The accompanying portal.html template simply iterates over this registry and renders the information. For the micro-frontend integration, we use a simple iframe. In a production scenario, one might explore more sophisticated techniques like module federation, but iframes provide excellent isolation at the cost of some performance and integration elegance.

sequenceDiagram
    participant DS as Data Scientist
    participant Nomad
    participant ModelSvc as MNIST Model Service
    participant Zookeeper
    participant Aggregator

    DS->>Nomad: nomad job run mnist_service.nomad
    Nomad->>Nomad: Schedules task on a client node
    Nomad->>ModelSvc: Starts Docker container with dynamic port
    ModelSvc->>ModelSvc: Reads NOMAD_PORT_http env var
    ModelSvc->>Zookeeper: Connects and creates ephemeral node /ml-services/mnist-classifier/instance-001 with {host, port}
    Zookeeper-->>Aggregator: Notifies watcher of child change on /ml-services/mnist-classifier
    Aggregator->>Zookeeper: Gets data for new instance-001 node
    Aggregator->>Aggregator: Updates in-memory service registry
    
    participant User
    User->>Aggregator: HTTP GET /
    Aggregator->>User: Renders HTML with link to MNIST service
    
    Note over Nomad, ModelSvc: Later, ModelSvc container crashes
    Nomad->>ModelSvc: Detects failure
    Zookeeper->>Zookeeper: Ephemeral node for instance-001 is automatically deleted on session timeout
    Zookeeper-->>Aggregator: Notifies watcher of child deletion
    Aggregator->>Aggregator: Removes instance-001 from registry

The result is a highly decoupled system. The aggregator knows nothing about Keras or specific models. The model services know nothing about the aggregator. Nomad is only concerned with running containers according to a spec. Zookeeper acts as the central nervous system, enabling these components to coordinate without direct dependencies. When a data scientist deploys a new sentiment-analysis.nomad job, it registers itself under /ml-services/sentiment-analyzer, and the aggregator’s UI automatically updates to show the new service, no code changes required.
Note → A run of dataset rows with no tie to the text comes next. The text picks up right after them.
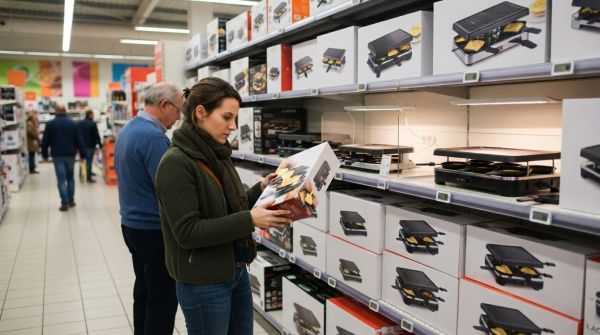 Der ultimative kaufratgeber für raclette-grills und -öfen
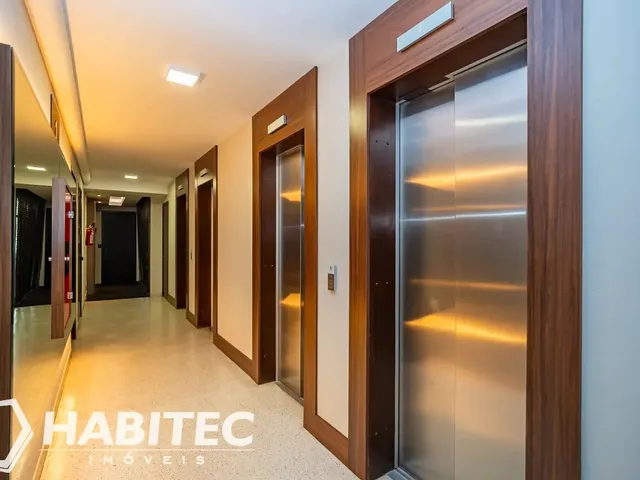 Sala para alugar, no bairro Centro em Curitiba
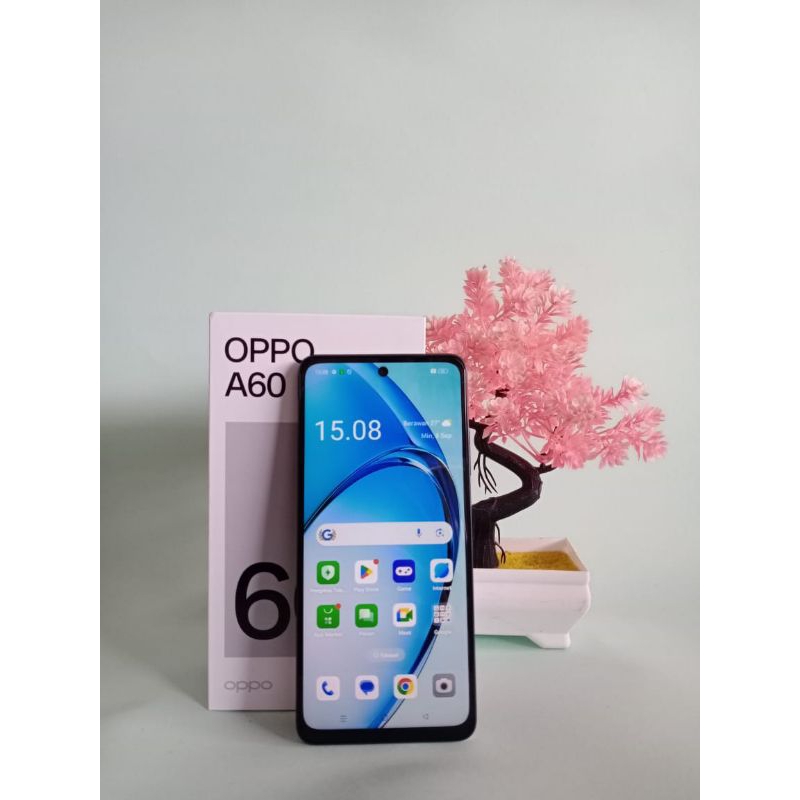 Oppo a60 8/256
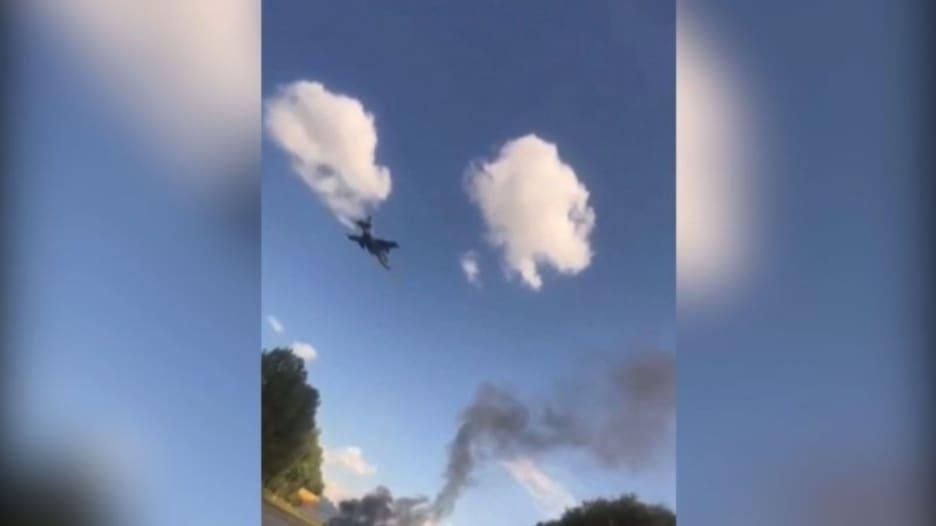 أوكرانيا تواصل الهجوم الجوي على كورسك وبوتين يهاجم الغرب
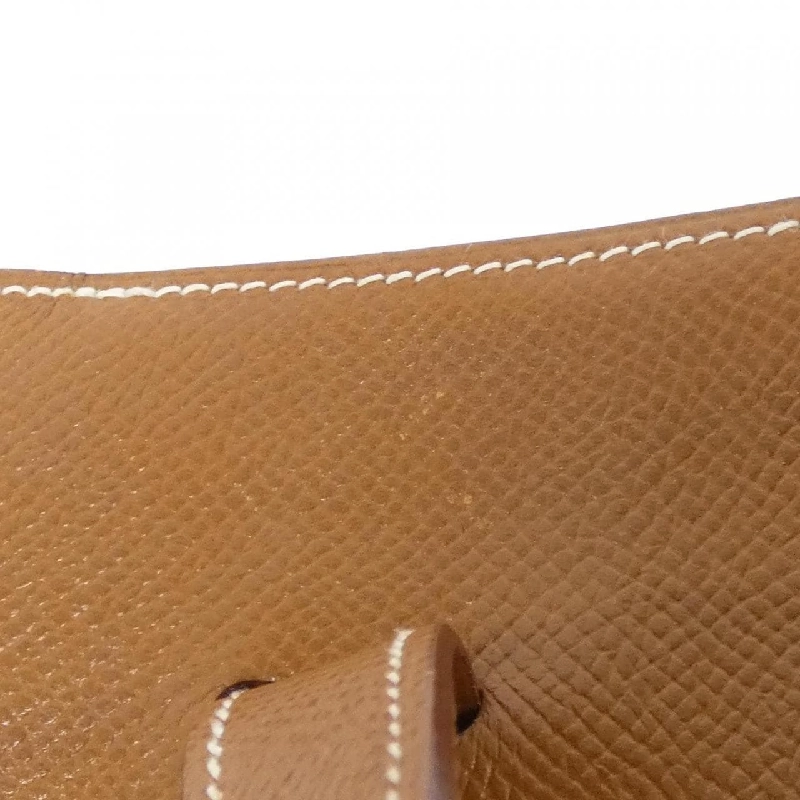 Túi đeo hông Hermes màu xanh - Hàng hiệu Authentic 763922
This architecture, while effective, has its boundaries. The reliance on Zookeeper introduces another piece of stateful infrastructure to manage, which might be overkill if the environment already has a service mesh or a discovery tool like Consul. The iframe-based UI integration is simple but can lead to a disjointed user experience and makes cross-frontend communication difficult. Security is also a major consideration not addressed here; in a real deployment, network policies in Nomad, mTLS between services, and ACLs on Zookeeper znodes would be mandatory. The next logical iteration would involve building a CI/CD pipeline that automates the Docker image build and nomad job submit process, truly enabling a GitOps workflow for ML model deployment.